Developed in 1929 by Sears, Roebuck & Company president and noted philanthropist Julius Rosenwald, the massive 454-unit Michigan Boulevard Garden Apartments complex was comprised of 29 contiguous five-story walk-up apartment tiers arranged around a landscaped 2-acre courtyard. The building—known affectionately by residents as "The Rosenwald"—occupied a full city block in the Bronzeville community. The Rosenwald declined during the last half of the 20th century, and the complex was sold to the Chicago Department of Urban Renewal in 1973 and transferred to the Chicago Housing Authority. After a gas leak, the Rosenwald closed in 2000 and sat vacant for over a decade.

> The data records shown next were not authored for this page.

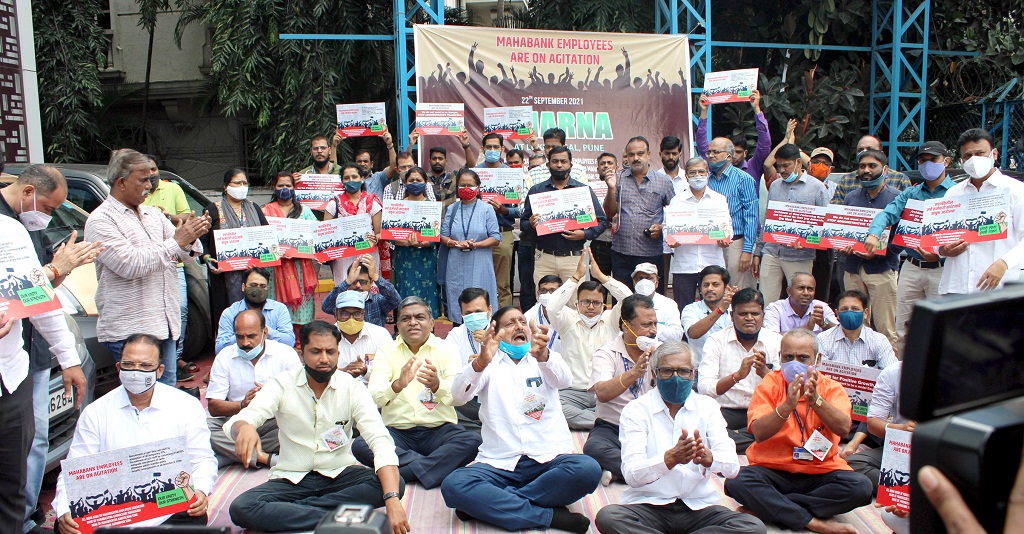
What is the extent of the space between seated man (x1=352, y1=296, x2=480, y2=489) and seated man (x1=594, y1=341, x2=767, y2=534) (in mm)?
1295

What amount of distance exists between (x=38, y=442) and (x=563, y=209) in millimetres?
4546

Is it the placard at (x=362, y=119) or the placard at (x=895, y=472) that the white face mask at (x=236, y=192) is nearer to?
the placard at (x=362, y=119)

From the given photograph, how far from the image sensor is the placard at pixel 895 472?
4129 millimetres

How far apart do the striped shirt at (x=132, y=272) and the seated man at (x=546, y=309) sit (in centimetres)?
262

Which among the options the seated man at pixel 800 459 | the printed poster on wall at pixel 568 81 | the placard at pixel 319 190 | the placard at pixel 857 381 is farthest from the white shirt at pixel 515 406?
the printed poster on wall at pixel 568 81

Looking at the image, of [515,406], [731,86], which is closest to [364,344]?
[515,406]

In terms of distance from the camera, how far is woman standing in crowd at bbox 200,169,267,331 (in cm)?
722

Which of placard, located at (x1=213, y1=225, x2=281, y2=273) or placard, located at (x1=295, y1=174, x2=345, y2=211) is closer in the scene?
placard, located at (x1=213, y1=225, x2=281, y2=273)

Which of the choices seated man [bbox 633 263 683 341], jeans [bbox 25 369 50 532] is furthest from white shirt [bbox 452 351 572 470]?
jeans [bbox 25 369 50 532]

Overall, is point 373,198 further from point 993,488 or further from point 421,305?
point 993,488

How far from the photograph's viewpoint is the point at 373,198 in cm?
816

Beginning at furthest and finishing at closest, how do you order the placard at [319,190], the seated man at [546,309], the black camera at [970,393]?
1. the placard at [319,190]
2. the seated man at [546,309]
3. the black camera at [970,393]

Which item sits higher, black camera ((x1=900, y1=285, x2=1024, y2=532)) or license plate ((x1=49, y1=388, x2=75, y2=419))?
black camera ((x1=900, y1=285, x2=1024, y2=532))

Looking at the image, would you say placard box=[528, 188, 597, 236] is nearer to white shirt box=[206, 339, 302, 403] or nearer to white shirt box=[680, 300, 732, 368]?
white shirt box=[680, 300, 732, 368]
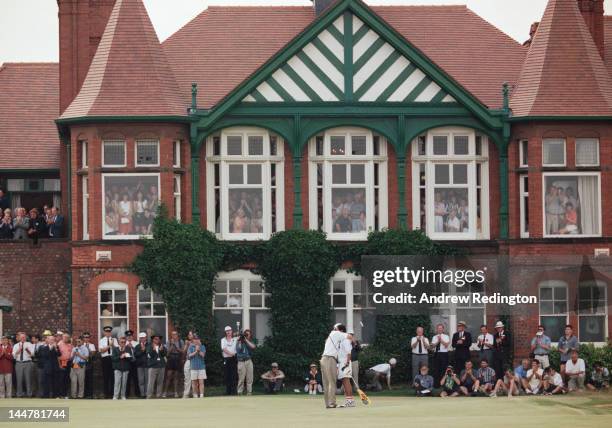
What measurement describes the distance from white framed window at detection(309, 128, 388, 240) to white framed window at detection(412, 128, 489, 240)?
41.6 inches

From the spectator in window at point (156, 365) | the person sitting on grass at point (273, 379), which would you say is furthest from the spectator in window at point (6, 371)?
the person sitting on grass at point (273, 379)

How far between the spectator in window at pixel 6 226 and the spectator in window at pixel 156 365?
293 inches

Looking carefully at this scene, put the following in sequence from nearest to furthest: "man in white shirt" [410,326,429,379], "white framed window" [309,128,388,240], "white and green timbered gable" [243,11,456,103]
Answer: "man in white shirt" [410,326,429,379]
"white and green timbered gable" [243,11,456,103]
"white framed window" [309,128,388,240]

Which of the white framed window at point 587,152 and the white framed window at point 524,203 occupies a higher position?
the white framed window at point 587,152

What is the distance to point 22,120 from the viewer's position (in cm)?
6084

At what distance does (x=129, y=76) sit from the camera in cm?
5419

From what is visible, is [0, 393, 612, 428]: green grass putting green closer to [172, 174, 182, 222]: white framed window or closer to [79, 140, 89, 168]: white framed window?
[172, 174, 182, 222]: white framed window

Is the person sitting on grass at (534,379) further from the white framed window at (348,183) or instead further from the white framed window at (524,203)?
the white framed window at (348,183)

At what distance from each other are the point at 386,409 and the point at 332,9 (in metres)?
14.9

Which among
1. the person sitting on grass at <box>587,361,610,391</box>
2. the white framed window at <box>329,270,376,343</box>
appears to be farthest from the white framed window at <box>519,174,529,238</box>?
the person sitting on grass at <box>587,361,610,391</box>

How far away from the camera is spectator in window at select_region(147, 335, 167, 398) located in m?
50.8

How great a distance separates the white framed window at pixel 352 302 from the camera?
54.8 metres

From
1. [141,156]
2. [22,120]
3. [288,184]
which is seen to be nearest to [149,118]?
[141,156]

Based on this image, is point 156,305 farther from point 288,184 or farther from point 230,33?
point 230,33
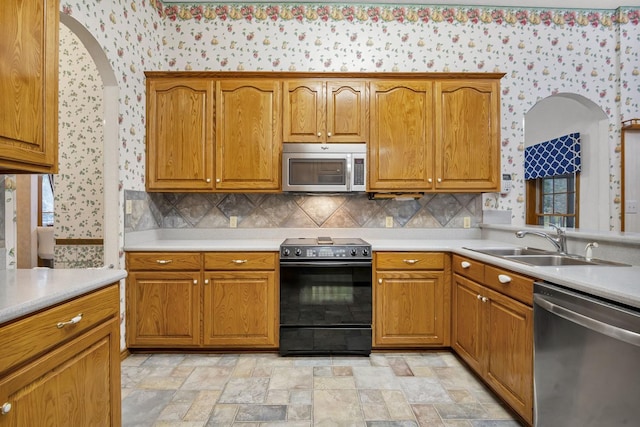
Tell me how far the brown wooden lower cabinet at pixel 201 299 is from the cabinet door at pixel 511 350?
147 centimetres

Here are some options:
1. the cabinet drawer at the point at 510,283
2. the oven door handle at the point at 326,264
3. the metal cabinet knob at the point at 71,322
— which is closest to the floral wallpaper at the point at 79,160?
the oven door handle at the point at 326,264

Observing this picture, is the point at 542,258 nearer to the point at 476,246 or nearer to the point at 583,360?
the point at 476,246

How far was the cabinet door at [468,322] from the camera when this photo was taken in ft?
6.99

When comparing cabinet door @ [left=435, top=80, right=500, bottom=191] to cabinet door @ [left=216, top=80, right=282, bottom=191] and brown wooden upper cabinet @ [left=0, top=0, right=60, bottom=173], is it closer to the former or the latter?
cabinet door @ [left=216, top=80, right=282, bottom=191]

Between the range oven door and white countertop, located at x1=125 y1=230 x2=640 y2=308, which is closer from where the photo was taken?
white countertop, located at x1=125 y1=230 x2=640 y2=308

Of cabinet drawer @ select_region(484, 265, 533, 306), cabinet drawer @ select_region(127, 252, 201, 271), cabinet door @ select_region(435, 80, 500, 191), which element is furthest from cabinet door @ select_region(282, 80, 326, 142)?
cabinet drawer @ select_region(484, 265, 533, 306)

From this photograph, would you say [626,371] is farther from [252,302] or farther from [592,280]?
[252,302]

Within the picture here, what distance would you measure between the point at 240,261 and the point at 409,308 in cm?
135

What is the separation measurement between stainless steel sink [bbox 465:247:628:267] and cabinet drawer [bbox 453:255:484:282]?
11 cm

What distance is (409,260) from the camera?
260cm

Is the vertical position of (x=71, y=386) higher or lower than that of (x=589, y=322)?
lower

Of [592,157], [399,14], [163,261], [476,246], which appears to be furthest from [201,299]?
[592,157]

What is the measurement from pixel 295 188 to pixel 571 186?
153 inches

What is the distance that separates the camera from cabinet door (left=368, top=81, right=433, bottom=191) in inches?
111
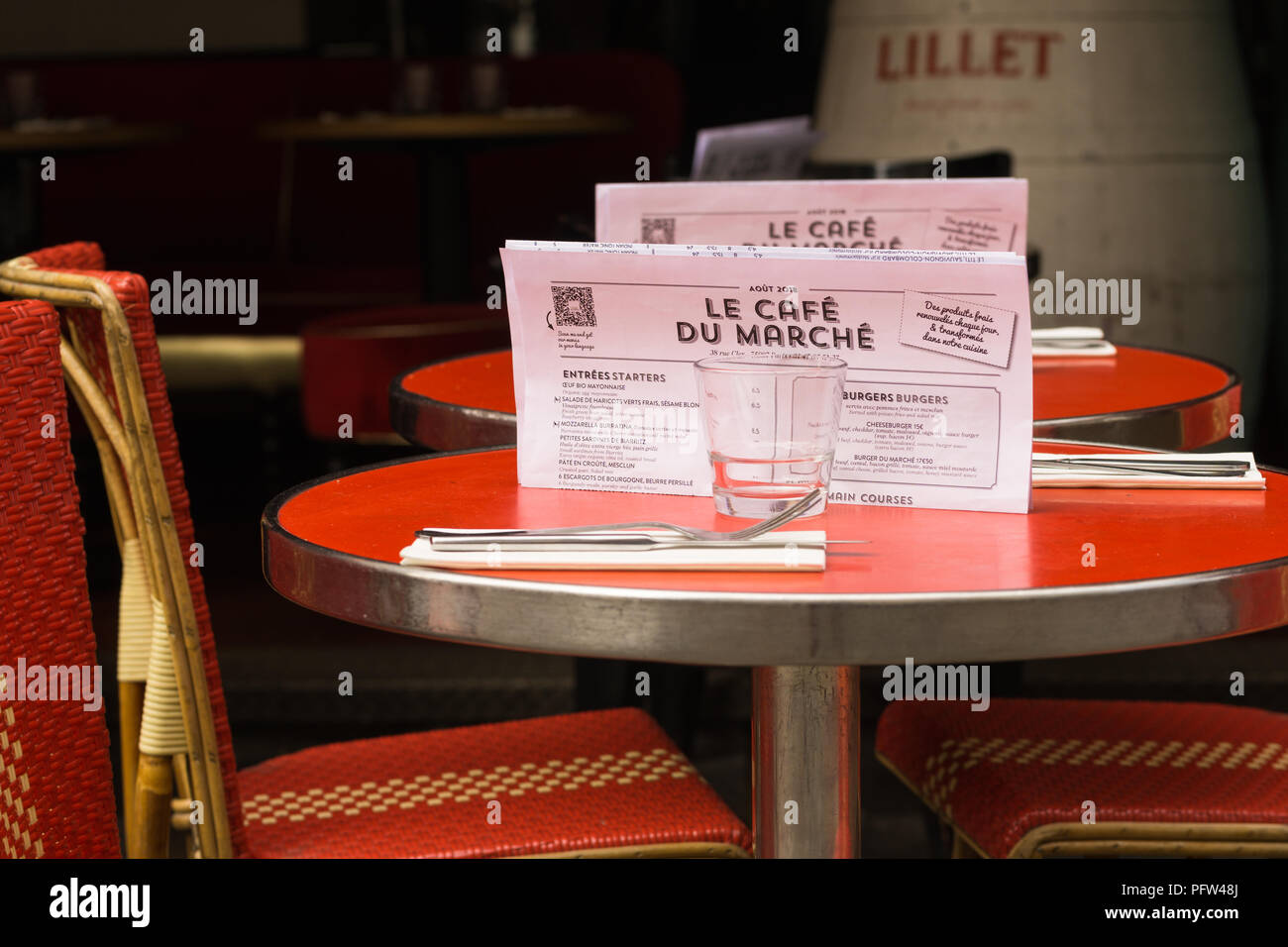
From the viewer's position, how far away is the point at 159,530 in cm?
122

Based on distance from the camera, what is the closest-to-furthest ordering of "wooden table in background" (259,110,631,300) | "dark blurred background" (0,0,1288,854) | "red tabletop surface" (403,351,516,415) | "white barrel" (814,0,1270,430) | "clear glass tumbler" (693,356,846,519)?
1. "clear glass tumbler" (693,356,846,519)
2. "red tabletop surface" (403,351,516,415)
3. "dark blurred background" (0,0,1288,854)
4. "white barrel" (814,0,1270,430)
5. "wooden table in background" (259,110,631,300)

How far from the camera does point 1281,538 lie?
1.00 m

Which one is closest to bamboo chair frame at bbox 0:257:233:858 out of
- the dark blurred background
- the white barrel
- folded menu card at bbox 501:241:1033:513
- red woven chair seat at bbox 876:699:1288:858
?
folded menu card at bbox 501:241:1033:513

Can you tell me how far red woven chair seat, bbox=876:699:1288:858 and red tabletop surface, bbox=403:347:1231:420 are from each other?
0.28 metres

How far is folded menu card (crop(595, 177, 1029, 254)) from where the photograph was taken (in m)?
1.44

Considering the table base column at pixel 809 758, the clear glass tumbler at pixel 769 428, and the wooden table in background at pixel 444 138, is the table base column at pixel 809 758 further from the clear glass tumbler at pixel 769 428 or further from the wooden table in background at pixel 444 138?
the wooden table in background at pixel 444 138

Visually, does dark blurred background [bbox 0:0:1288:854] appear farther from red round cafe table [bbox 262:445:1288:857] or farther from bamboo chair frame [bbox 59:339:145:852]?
red round cafe table [bbox 262:445:1288:857]

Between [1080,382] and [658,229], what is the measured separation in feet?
1.44

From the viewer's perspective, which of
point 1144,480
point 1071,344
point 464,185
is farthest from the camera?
point 464,185

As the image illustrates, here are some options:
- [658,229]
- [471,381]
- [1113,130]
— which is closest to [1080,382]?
[658,229]

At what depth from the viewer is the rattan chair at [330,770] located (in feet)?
4.02

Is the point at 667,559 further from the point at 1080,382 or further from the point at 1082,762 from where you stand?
the point at 1080,382

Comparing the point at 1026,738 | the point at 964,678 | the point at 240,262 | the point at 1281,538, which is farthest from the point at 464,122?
the point at 1281,538
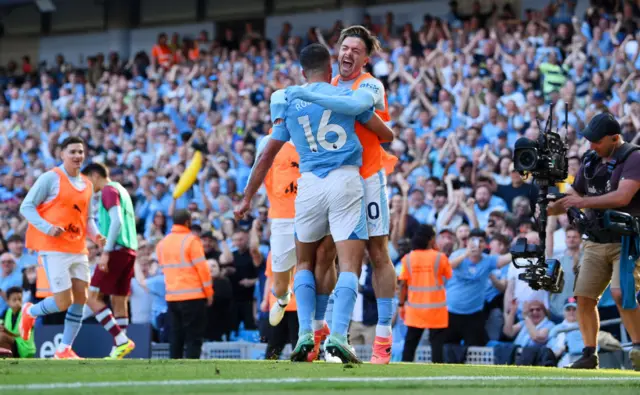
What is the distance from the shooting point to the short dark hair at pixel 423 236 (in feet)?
44.0

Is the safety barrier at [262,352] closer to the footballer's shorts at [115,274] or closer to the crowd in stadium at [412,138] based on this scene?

After a series of failed rehabilitation efforts, the Rosenwald was sold to Rosenwald Courts Apartments, LP, a venture between the principals of Iceberg Development, Evercore Companies, RCAP LP, Lightengale Group, and Roos Enterprises. In 2015, the new owners embarked on a complete rehabilitation of the Rosenwald. The entire main apartment building was retained, but reconfigured to connect the 29 separate walk-ups with elevators and corridors. The interiors of three-flat buildings at the northeast corner of the block, which were built in 1905, were also retained and restored. Significant exterior repairs included the restoration of the main building's terra-cotta "portals" that connect the courtyard to the street, the installation of over 2,500 new windows matching the historic windows, the restoration of the historic 47th Street storefronts, and the creation of two new accessible entrances to the main building. In the courtyard, the historic axial pathways were retained and augmented with new plantings, playground equipment, benches, bike racks, and a dog run. Saved from the wrecking ball, the building stands once again as a community anchor in Bronzeville.